§ **Textauszug**
☆ ☆ ☆

Webseite: rapideyemovies.de

OT: ALIPATO: The Very Brief Life of an Ember
Philippinen, Deutschland 2016
Regie: Khavn De La Cruz
Drehbuch: Khavn De La Cruz & Achinette Villamor
Darsteller: Khavn, Dido De La Paz, Bing Austria, Marti San Juan, Robin Palmes
Länge: 87 Min.
Verleih: Rapid Eye Movies
Kinostart: 24. November 2016

FILMKRITIK:

Die schwarze „Kohlenstadt“ Mondomanila im Jahr 2031. In einem von Nebel und Dunst umwaberten Slum der verarmten Megacity vegetiert eine Bande Straßenkids vor sich hin, die sich zur Gang „Kostkas“ zusammengeschlossen haben. Durch Raubzüge und kleinere Gaunereien halten sich die Kinder über Wasser, bis der etwas ältere Anführer das Elend durch einen großen Coup beenden will. Der Überfall auf die Zentralbank von Mondomanila soll Besserung bringen, endet aber in einer wüsten Schießerei. Der Bandenchef wandert für zwei Jahrzehnte ins Kittchen, die Beute verschwindet spurlos. Nach seiner Rückkehr in den Slum wollen die alten Kumpanen und ein paar korrupte Polizisten herausfinden, wo das Geld steckt.
 
Wie schon in „Ruined Heart“ taucht der philippinische Regisseur Khavn De La Cruz auch in „Alipato“ in die Unterwelt Manilas ein. Das dystopische Setting mit der Kindergang im Slum gibt visuell einiges her. Hier nutzt Khavn wieder die volle Bandbreite des filmischen Erzählens. Zeitlupen und Zeitraffer, eine Stop Motion-Szene, Shutter-Effekte und schräge Outfits prägen den Stil des betont artifiziellen Films, der Episoden aneinander reiht und eine nur vage kohärente Geschichte erzählt. Die stilisierte Beleuchtung (etwa mit Feuer und Fackeln), der omnipräsente Nebel, der Müll und der Dreck in allen Ecken der Bildkader prägen die nihilistische Stimmung, auf die es hier vor allem ankommt.

☆ ☆ ☆

§ **Datenabschnitt**
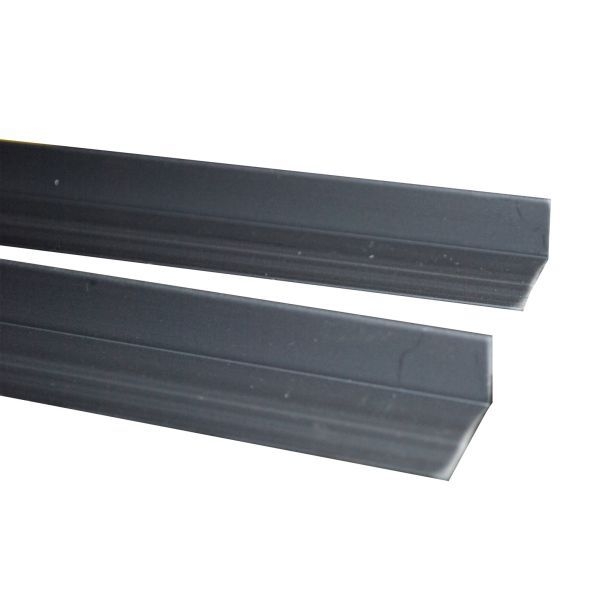 Führungsschiene für Rollosystem S3 / S4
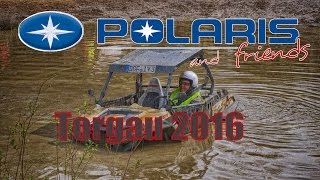 Polaris and Friends 2016 Torgau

☆ ☆ ☆

§ **Aufgabe**
Gib aus der Filmkritik zu „Alipato“ den Abschnitt zwischen „Wie schon in“ und „vor allem ankommt.“, beide eingeschlossen, wortgetreu aus.

§ **Ergebnis**
Wie schon in „Ruined Heart“ taucht der philippinische Regisseur Khavn De La Cruz auch in „Alipato“ in die Unterwelt Manilas ein. Das dystopische Setting mit der Kindergang im Slum gibt visuell einiges her. Hier nutzt Khavn wieder die volle Bandbreite des filmischen Erzählens. Zeitlupen und Zeitraffer, eine Stop Motion-Szene, Shutter-Effekte und schräge Outfits prägen den Stil des betont artifiziellen Films, der Episoden aneinander reiht und eine nur vage kohärente Geschichte erzählt. Die stilisierte Beleuchtung (etwa mit Feuer und Fackeln), der omnipräsente Nebel, der Müll und der Dreck in allen Ecken der Bildkader prägen die nihilistische Stimmung, auf die es hier vor allem ankommt.